Of course, it is impossible to know exactly what is going on inside Waters’s head. He does, however, follow the same pattern of thinking as many anti-Israel activists. He does not see Israel as just another country worthy of criticism, but rather as the centre of a global system of oppression. This is apparent from his numerous pronouncements on Israel over the years, as well as his actions on stage. For Waters, his support for the anti-Israel Boycott, Divestment and Sanctions (BDS) movement is a central part of his advocacy for an ‘anti-war, anti-racist, anti-capitalist, anti-authoritarian, anti-establishment movement’.

But even if it could be proven incontrovertibly that his concerts were anti-Semitic, it would not follow that they should be banned. The same would be true even if he really were hosting political rallies.

An important principle is at stake here – namely, freedom of expression. The authorities – whether local councils, MPs or community organisations – should not be allowed to determine what the public can see and hear. Cancelling Waters’s concerts would not only infringe his right to free speech – it would also deny the public an opportunity to judge his views.

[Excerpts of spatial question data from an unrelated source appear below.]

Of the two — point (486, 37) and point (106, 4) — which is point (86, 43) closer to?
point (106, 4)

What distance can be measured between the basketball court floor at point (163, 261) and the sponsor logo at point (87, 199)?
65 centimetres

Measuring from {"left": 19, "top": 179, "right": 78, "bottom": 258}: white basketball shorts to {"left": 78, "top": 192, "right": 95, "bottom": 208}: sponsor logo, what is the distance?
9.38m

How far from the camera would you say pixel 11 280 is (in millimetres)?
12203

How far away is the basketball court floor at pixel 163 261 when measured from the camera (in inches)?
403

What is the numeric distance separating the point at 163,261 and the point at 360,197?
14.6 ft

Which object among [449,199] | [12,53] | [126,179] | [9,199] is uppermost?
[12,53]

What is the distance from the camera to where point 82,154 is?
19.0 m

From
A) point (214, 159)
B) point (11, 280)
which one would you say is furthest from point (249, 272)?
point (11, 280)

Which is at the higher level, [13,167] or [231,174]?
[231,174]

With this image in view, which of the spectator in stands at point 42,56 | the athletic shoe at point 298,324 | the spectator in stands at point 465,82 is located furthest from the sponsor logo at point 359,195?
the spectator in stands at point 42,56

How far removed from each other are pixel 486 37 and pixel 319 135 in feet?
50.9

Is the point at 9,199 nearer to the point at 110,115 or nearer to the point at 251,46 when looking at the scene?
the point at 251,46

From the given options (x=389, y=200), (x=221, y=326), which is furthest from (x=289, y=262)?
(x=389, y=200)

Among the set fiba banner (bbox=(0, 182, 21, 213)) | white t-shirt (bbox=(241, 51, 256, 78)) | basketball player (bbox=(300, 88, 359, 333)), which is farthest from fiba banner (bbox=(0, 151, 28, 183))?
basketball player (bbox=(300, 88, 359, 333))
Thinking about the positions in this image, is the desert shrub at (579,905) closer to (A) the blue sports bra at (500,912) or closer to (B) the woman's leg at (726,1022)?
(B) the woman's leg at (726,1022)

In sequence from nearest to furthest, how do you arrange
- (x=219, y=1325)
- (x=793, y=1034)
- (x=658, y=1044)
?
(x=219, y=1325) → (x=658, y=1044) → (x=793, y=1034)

There are also more practical reasons to challenge these attempts to cancel Waters. The campaign against him, first in Germany and now in Britain, has allowed Waters to present himself as a free-speech martyr. To some, this will lend credence to his dubious claim that he is the victim of shadowy, covert forces determined to silence his advocacy for the oppressed.

Besides, banning displays of anti-Semitism does not make the problem go away. On the contrary, it only encourages anti-Semitism to take on more disguised forms. This often includes the demonisation of Israel or of Zionism, rather than Jews as such. Even those who do genuinely hate Jews will rarely admit to it openly. Instead, they typically use coded language, which is harder to challenge and confront.

By all means, protest outside Waters’s concerts and challenge his outrageous antics. But the attempts to ban his concerts are an affront to freedom. And they will do nothing to help the struggle against anti-Semitism. Roger Waters must have the right to perform.